路静咬紧牙关,强压住喉咙里的尖叫。“你们这些变态…我不会让你们得逞!”她的声音因恐惧而颤抖,但她试图用愤怒掩盖内心的绝望。
黑衣人们哄笑起来,笑声在山洞中回荡,像一把把刀子刺入路静的耳膜。他们没有理会她的反抗,粗暴地将她推到柱子旁,开始准备捆绑。
黑衣人解开路静身上原有的绳索,但她的挣扎软弱无力,催情药的热流依然在体内肆虐,让她的身体敏感而无力。
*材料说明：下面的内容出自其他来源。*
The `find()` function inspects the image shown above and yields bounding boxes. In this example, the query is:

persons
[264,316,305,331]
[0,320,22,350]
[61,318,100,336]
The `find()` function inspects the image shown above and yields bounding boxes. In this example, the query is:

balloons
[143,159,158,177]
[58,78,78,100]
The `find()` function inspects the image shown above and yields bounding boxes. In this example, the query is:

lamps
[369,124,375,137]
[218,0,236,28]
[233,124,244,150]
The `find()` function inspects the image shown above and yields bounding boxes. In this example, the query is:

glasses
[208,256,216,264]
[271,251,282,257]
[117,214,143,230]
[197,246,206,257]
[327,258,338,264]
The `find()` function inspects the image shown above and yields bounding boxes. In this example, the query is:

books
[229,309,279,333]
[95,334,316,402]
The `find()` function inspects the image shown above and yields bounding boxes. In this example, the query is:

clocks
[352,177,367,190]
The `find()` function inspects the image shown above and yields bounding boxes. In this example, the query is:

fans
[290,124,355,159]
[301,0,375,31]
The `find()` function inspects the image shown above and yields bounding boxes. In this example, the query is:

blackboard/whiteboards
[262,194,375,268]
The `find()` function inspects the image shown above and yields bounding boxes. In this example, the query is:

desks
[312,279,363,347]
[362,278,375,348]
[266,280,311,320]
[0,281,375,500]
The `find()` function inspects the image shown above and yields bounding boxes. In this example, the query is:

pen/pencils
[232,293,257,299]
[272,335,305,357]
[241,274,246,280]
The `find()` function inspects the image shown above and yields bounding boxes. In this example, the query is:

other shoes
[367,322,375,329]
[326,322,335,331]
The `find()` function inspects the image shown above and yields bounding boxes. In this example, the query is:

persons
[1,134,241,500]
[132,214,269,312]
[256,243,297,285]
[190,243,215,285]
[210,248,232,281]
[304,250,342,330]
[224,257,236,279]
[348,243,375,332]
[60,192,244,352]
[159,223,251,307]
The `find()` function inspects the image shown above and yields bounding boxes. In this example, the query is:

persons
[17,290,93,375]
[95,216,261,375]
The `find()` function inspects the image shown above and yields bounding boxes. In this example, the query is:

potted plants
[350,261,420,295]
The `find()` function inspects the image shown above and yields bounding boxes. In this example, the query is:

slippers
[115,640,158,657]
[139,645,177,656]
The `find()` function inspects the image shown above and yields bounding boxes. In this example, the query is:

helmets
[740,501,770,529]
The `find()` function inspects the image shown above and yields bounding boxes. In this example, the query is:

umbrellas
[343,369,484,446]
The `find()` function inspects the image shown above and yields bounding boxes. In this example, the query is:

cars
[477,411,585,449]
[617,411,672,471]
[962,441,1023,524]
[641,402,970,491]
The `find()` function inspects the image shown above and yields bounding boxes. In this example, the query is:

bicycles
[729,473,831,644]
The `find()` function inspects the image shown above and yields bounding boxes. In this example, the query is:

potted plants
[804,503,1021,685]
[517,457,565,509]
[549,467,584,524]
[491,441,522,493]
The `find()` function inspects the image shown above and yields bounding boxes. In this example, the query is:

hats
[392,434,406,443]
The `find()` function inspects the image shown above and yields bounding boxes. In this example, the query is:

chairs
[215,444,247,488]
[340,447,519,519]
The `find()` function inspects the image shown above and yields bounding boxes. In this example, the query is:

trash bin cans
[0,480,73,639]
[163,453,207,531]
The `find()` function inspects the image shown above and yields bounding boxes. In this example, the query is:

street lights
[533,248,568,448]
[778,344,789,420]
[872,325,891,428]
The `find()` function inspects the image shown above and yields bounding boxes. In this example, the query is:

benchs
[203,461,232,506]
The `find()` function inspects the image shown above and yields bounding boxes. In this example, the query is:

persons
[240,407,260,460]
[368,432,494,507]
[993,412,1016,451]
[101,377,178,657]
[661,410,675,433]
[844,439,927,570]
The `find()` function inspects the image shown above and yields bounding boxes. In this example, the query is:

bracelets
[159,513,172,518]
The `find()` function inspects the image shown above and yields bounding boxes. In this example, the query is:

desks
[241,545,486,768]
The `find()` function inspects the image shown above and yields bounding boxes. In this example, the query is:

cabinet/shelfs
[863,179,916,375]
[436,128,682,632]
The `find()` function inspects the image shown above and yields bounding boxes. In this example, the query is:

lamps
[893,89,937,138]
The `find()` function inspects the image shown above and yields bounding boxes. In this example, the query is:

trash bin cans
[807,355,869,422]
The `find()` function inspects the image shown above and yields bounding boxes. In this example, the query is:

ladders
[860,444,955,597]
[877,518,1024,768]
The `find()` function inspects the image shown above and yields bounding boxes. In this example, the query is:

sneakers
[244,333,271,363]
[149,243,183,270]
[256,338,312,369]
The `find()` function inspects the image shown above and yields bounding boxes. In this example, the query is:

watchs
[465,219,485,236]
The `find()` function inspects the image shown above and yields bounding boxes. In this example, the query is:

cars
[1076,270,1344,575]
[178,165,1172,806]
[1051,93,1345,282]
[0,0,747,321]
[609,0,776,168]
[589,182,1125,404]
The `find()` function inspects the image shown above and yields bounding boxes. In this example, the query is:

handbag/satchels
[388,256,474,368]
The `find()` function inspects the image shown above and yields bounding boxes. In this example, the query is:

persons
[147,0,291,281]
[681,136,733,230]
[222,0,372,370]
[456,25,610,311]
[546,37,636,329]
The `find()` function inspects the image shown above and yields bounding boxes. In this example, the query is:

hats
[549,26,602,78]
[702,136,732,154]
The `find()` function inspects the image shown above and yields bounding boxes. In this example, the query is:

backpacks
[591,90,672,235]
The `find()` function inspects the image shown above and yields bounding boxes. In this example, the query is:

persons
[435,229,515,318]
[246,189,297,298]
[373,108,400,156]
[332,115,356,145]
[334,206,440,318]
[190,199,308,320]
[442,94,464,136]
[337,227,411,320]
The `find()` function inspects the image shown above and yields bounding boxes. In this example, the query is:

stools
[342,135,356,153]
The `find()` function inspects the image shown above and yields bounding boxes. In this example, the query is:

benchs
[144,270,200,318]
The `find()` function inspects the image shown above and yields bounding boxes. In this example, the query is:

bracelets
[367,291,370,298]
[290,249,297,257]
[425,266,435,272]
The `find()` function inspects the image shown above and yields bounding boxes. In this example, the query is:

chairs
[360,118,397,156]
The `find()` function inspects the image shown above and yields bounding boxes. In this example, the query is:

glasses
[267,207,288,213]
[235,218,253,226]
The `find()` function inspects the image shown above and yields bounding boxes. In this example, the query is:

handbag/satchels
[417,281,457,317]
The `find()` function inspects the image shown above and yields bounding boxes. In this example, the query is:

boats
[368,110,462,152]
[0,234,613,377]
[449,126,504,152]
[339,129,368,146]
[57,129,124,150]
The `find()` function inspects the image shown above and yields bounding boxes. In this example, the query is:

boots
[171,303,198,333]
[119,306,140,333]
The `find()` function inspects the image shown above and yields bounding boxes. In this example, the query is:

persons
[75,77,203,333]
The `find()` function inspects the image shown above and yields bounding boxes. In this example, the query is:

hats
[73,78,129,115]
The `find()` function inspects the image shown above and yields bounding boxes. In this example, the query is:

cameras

他们拿出一捆新的麻绳,绳子粗糙而坚韧,带着一股淡淡的麻油味。
路静被按在柱子旁,双手被迫反绑在背后,黑衣人以熟练的手法开始五花大绑。
绳子先从她的肩膀绕过,交叉在胸前,紧紧勒住她的胸部,迫使她的身体向前挺起。
接着,绳子绕过她的手臂,从手腕到肘部缠绕数圈,每一圈都勒得她骨头作痛。
绳结被特意打在她的脊椎处,每一次轻微的动作都会让绳子摩擦她的皮肤,带来刺痛和羞耻的刺激。
她的手腕被拉得极紧,几乎失去知觉,血...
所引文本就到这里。